DESCRIÇÃO DO FENÔMENO
Chegando ao Colégio Champagnat já atrasada, aproximadamente 5 minutos, fui
prontamente falar com a funcionária que estava na portaria. Identifiquei-me. Ela, para minha
surpresa, já sabia quem eu era. Deu-me o crachá de estagiária e encaminhou-me para a porta
que dava acesso ao pátio.
Fui até a área onde estavam os adolescentes. O lugar era bonito e limpo. Já estavam no
recreio e havia muitos pequenos grupos, a maioria dividida por sexo. As meninas eram mais
carinhosas umas com as outras, enquanto alguns rapazes se empurravam e conversavam com
as mãos nos bolsos.
Vi alguns adolescentes com fones de ouvido, em uma só orelha.

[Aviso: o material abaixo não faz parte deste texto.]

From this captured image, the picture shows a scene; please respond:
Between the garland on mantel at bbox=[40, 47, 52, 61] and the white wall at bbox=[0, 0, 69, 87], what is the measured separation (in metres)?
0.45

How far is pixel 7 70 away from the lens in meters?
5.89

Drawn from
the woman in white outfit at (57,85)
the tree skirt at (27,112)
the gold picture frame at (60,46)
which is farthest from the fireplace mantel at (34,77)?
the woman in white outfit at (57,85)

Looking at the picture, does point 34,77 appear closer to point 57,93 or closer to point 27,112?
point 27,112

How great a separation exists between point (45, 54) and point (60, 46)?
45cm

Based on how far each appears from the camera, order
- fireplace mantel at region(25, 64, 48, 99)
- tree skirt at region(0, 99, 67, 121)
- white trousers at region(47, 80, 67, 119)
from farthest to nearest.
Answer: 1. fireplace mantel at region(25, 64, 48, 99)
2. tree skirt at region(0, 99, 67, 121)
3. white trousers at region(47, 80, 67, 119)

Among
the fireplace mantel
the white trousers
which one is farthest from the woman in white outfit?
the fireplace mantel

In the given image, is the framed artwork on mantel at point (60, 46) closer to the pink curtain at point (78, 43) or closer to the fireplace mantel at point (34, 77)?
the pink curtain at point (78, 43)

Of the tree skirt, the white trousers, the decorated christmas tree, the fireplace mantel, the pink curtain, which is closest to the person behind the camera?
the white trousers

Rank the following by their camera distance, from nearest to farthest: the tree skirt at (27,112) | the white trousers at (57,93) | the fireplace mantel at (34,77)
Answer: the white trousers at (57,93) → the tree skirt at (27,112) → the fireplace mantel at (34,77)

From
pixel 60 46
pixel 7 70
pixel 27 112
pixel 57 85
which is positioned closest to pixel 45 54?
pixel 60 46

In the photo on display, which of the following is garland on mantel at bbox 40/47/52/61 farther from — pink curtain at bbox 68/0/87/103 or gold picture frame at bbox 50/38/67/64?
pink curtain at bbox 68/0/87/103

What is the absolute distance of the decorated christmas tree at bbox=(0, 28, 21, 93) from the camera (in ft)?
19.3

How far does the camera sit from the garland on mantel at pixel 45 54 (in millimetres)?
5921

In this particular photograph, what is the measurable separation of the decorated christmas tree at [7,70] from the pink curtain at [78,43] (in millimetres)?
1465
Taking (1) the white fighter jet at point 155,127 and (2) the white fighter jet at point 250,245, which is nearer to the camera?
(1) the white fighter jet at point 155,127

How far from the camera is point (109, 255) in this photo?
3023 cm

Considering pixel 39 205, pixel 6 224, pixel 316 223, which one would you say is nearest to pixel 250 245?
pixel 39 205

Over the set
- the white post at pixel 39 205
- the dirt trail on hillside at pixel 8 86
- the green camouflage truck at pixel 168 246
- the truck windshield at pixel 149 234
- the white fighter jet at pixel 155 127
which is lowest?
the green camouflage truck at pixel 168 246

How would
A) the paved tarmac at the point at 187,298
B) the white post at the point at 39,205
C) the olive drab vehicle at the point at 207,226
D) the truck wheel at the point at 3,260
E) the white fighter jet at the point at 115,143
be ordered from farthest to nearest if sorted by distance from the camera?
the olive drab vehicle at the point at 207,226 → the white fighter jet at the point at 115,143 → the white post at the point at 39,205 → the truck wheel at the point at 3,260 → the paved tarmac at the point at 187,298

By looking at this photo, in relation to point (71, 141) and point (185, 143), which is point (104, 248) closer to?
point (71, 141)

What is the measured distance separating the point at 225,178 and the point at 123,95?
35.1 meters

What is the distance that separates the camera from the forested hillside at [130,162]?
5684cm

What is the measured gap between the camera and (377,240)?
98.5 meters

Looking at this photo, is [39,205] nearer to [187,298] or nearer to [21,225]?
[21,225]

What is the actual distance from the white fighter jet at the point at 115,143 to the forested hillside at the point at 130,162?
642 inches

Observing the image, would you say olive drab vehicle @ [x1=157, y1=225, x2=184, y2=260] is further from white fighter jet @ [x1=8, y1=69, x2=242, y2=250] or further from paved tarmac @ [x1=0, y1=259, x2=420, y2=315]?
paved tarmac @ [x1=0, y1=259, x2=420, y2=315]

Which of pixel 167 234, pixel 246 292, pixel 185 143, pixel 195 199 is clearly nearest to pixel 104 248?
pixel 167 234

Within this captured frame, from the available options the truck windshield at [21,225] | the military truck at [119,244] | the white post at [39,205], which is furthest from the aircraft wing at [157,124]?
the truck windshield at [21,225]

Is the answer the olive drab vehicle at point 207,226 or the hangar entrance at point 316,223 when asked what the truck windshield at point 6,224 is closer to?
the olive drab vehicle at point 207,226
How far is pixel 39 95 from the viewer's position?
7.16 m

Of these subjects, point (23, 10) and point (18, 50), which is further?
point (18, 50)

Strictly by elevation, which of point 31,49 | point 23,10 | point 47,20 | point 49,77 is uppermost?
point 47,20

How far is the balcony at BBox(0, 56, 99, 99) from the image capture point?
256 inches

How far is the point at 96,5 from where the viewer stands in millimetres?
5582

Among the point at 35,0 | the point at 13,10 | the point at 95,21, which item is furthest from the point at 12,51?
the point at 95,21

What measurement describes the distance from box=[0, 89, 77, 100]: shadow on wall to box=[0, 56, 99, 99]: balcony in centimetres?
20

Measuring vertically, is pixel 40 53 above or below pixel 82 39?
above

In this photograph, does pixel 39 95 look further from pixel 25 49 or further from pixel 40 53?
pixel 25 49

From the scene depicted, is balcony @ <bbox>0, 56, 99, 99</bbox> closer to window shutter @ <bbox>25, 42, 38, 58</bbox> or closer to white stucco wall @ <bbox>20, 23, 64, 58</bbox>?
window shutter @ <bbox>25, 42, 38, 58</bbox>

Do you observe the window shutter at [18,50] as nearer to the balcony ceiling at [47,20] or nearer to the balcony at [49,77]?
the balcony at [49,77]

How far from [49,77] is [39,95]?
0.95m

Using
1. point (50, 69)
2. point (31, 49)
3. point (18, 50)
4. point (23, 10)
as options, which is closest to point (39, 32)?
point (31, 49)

Conversavam também
com seus pares.
Nesta primeira observação encontrei apenas 3 estudantes manipulando o aparelho
celular. Fixei-me em uma menina que estava próxima a mim. Ela era magra, de estatura
média, cabelos pretos presos em um rabo-de-cavalo. Havia uma colega com ela, mais alta, de
cabelo solto e também tinha um grupo misto próximo a elas. Elas conversavam ao mesmo
tempo em que a menina de cabelos presos manipulava o aparelho. Pela maneira como usava o
celular parecia que estava enviando uma mensagem, pois digitava bem compenetrada no
aparelho móvel. Volta e meia olhava para a amiga e dialogavam, como também baixava a
cabeça e se compenetrava no manuseio do aparelho. O primeiro sinal tocou. A amiga saiu de
perto e ela continuou atenta ao que estava fazendo.
Os adolescentes ali presentes no pátio interagiam uns com os outros. Não me chamou
a atenção que houvesse alguém isolado.